Monday, October 15, 2018

Autumn

This song has been buzzing around in my ear lately.


I'm not sure where this has come from, as it seems to be more of a spring song than an autumn one.

But for the past four years, I have spent autumn and winter in China. And come to think of it, I have spent very little time of any autumn in Canada since about 2007--so maybe it is a response to seeing the autumn colours of Canada for the first time in a long time.




In China, you mostly get yellows. Before China, I spent a lot of time in West Africa, and you get some colour changes in some trees during the dry season, but mostly there is no change

Thursday, October 11, 2018

The new New Age

Anthropocene is a movie which appeared in the Toronto Film Festival this year.

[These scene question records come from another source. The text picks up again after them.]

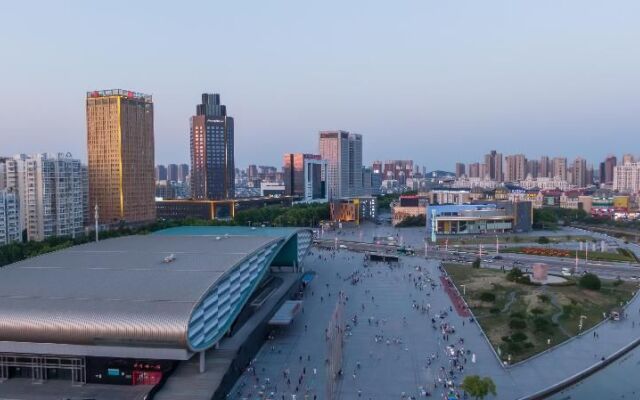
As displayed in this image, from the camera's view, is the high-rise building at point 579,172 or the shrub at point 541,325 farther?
the high-rise building at point 579,172

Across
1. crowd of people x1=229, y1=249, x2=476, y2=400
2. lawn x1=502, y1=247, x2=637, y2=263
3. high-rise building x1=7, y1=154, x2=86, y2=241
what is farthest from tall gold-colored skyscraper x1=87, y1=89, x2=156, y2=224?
lawn x1=502, y1=247, x2=637, y2=263

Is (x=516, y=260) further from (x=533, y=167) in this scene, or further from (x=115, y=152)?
(x=533, y=167)

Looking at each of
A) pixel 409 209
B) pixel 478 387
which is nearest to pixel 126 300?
pixel 478 387

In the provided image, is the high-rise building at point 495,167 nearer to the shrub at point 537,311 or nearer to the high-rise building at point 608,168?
the high-rise building at point 608,168

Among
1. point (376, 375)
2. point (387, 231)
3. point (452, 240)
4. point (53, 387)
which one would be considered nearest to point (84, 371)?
point (53, 387)

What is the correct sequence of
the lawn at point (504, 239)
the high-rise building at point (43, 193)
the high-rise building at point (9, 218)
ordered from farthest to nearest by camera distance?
the lawn at point (504, 239), the high-rise building at point (43, 193), the high-rise building at point (9, 218)

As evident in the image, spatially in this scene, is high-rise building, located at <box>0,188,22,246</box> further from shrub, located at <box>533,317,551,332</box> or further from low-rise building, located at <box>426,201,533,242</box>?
low-rise building, located at <box>426,201,533,242</box>

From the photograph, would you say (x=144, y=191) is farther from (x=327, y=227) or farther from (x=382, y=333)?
(x=382, y=333)

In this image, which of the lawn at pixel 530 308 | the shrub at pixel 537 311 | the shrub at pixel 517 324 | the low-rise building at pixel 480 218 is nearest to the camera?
the lawn at pixel 530 308

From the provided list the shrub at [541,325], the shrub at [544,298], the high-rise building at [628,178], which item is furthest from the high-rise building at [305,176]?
the shrub at [541,325]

It has since gone on to appear in a few cinemas hereabouts.

It is a visually striking film. But if you are already familiar with its message, it is a little slow.

The movie trailer is unfair to the gentleman from Hong Kong who owns the ivory shop. All of the ivory depicted in his segment in his store is fossil ivory, something made clear in the film, but not the trailer. I went to one such shop when I visited Hong Kong--if you want a carved tusk, you can have one for about the price of a house.

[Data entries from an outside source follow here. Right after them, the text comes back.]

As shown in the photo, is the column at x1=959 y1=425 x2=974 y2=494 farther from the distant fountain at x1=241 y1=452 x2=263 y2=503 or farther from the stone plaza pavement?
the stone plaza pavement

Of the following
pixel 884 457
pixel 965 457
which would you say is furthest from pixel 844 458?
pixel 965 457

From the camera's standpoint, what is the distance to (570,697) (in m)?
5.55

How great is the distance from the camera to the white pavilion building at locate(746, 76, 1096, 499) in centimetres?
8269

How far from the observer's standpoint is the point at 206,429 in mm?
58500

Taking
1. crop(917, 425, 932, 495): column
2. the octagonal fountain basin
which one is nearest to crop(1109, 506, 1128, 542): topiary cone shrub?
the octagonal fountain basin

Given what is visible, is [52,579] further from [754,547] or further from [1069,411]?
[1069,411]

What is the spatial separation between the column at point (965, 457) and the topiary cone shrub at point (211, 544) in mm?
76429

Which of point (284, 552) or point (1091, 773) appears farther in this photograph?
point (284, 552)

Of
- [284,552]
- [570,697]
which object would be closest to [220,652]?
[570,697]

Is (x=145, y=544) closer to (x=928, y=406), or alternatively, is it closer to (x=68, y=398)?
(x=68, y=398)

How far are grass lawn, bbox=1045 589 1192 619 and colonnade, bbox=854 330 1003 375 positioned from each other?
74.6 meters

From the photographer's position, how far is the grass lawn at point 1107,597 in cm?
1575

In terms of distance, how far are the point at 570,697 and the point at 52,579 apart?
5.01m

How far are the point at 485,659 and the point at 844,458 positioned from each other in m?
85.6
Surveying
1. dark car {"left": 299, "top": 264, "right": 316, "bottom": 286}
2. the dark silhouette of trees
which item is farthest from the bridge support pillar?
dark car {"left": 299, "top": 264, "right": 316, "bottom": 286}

I first encountered the term "Anthropocene" as a proposed name for a new geological epoch--one in which the forces modifying the earth's surface are dominated by human activities--in 1987 or 1988, in an issue of Geology. I only remember the time because it was when I was in Newfoundland, and looking back casually through recent publications only shows more recent references.

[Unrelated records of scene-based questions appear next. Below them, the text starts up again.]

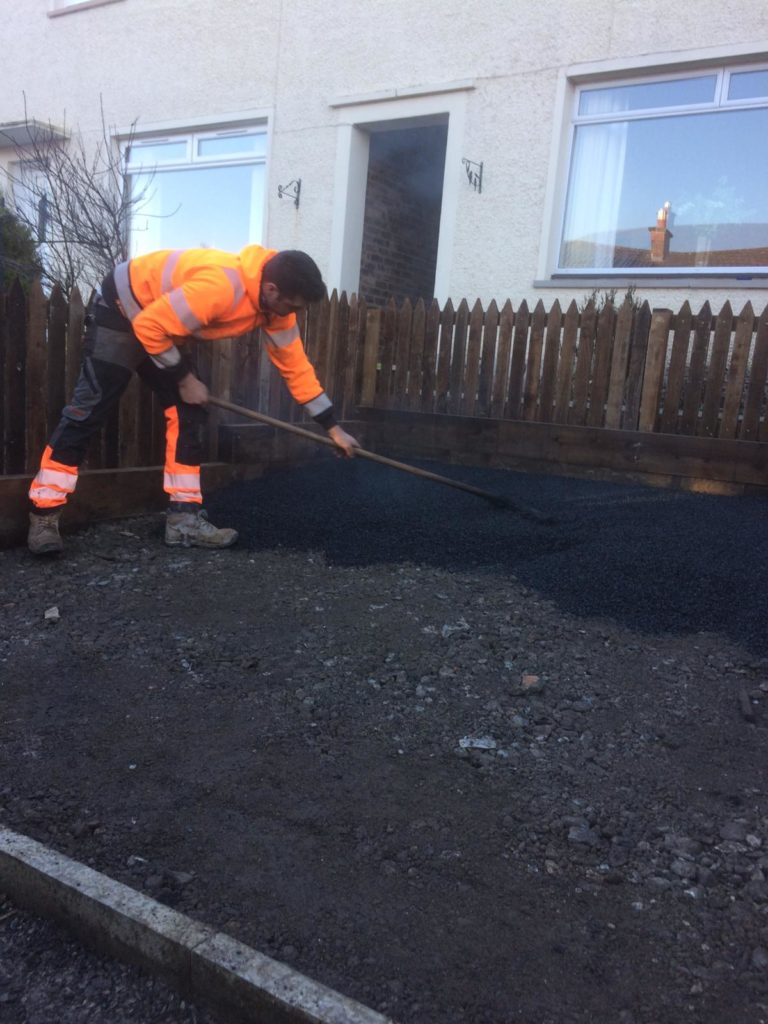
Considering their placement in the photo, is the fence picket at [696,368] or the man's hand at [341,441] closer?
the man's hand at [341,441]

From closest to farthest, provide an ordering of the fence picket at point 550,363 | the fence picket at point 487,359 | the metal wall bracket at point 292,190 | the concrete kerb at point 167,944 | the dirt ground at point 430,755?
the concrete kerb at point 167,944
the dirt ground at point 430,755
the fence picket at point 550,363
the fence picket at point 487,359
the metal wall bracket at point 292,190

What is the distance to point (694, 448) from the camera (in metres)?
6.29

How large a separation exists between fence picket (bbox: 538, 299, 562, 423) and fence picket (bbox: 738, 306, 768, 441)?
1544 millimetres

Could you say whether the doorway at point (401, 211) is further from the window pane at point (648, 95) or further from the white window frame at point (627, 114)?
the window pane at point (648, 95)

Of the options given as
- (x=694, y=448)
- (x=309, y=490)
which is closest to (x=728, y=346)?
(x=694, y=448)

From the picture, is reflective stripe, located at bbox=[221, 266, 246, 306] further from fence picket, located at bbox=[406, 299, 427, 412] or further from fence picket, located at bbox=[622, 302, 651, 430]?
fence picket, located at bbox=[622, 302, 651, 430]

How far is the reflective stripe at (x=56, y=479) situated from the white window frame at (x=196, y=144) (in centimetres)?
661

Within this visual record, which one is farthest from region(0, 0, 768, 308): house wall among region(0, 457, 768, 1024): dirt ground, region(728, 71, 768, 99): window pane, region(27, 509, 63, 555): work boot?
region(27, 509, 63, 555): work boot

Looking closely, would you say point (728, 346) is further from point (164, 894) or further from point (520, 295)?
point (164, 894)

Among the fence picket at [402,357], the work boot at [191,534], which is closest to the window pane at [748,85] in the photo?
the fence picket at [402,357]

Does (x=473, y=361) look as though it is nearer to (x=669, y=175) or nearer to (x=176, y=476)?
(x=669, y=175)

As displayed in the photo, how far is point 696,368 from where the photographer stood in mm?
6402

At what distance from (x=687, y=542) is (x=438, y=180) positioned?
7714mm

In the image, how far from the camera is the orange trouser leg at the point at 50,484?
4277 mm
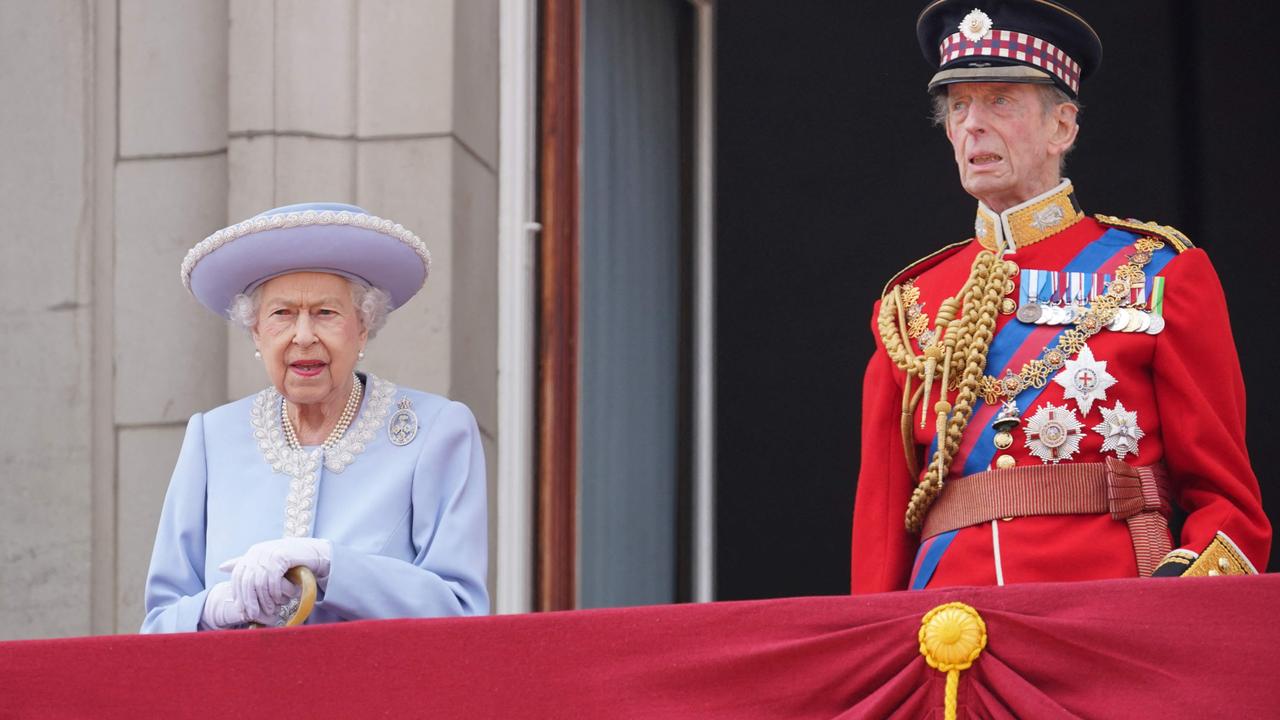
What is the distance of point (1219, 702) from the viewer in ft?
11.6

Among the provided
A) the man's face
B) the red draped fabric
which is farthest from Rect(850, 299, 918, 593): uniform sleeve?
the red draped fabric

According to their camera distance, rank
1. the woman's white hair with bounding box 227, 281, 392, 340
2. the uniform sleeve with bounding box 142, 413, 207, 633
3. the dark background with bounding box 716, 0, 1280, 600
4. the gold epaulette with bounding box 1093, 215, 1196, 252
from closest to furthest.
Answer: the uniform sleeve with bounding box 142, 413, 207, 633 → the gold epaulette with bounding box 1093, 215, 1196, 252 → the woman's white hair with bounding box 227, 281, 392, 340 → the dark background with bounding box 716, 0, 1280, 600

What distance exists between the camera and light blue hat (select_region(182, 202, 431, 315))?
449cm

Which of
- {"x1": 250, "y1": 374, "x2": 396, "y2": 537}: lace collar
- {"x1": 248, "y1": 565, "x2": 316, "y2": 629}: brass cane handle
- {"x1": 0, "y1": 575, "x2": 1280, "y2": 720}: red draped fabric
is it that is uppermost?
{"x1": 250, "y1": 374, "x2": 396, "y2": 537}: lace collar

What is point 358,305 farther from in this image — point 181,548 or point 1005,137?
point 1005,137

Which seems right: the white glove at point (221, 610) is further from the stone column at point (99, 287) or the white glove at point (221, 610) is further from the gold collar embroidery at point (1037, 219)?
the stone column at point (99, 287)

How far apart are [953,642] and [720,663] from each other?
0.36 m

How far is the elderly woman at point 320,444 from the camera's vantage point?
4418 millimetres

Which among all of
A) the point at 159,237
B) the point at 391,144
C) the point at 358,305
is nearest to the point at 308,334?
the point at 358,305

The original article was very short, and as I recall, attracted a firestorm of responses in the form of letters to the editor. Most of these suggested alternative names to this epoch, ranging from "Neocene" and "Cenocene" (often accompanied by dry, pedantic discussions about why one name was superior to another), but there was one clever wag who proposed we call this new epoch the "Shouldhavecene". Yes, we should have.

Anthropocene seems to have won out, or at least it has the upper hand.

Thirty years ago the world was a different place. At the time the first article appeared, it seemed like a joke, this idea that humans could dominate the surface features of the planet. Part of this is a kind of blindness. Grow up in cities surrounded by farms and this landscape seems like the most natural in the world. Add to this Canada's managed forests, some tourism commercials, and it was easy to think that nearly the entire country was untouched wilderness.

Onwards in the theme of human impacts on the world. Yesterday we had the second (annual?) Progressive Mine Forum, held in the MaRS Discovery District, which is a sort of breeding tank for tech industries. It covered numerous themes related to modernizing the industry, from mechanization, reducing fossil fuel usage, "green" mining, battery metals, and so forth.

Quote of the day: "You know who likes big trucks? Ten-year-old boys and mining engineers." I think that was Nathan Stubina of McEwen Mining.

Interesting idea of the day: Just as Uber is the largest taxi company in the world (which owns no taxis) and Airbnb is the largest hotel chain in the world (which owns no hotels), might there arise a large mining company that owns no mines? The speaker, George Hemingway of The Stratalis Group mentioned that Apple is proposing to use only recycled material in their products. What if they do the recycling? What if they became so good at it that they begin to supply recycled material to everyone else. Apple (or any other large tech company) has a huge advantage over traditional mining companies--they have no trouble attracting financing to projects with no projected return.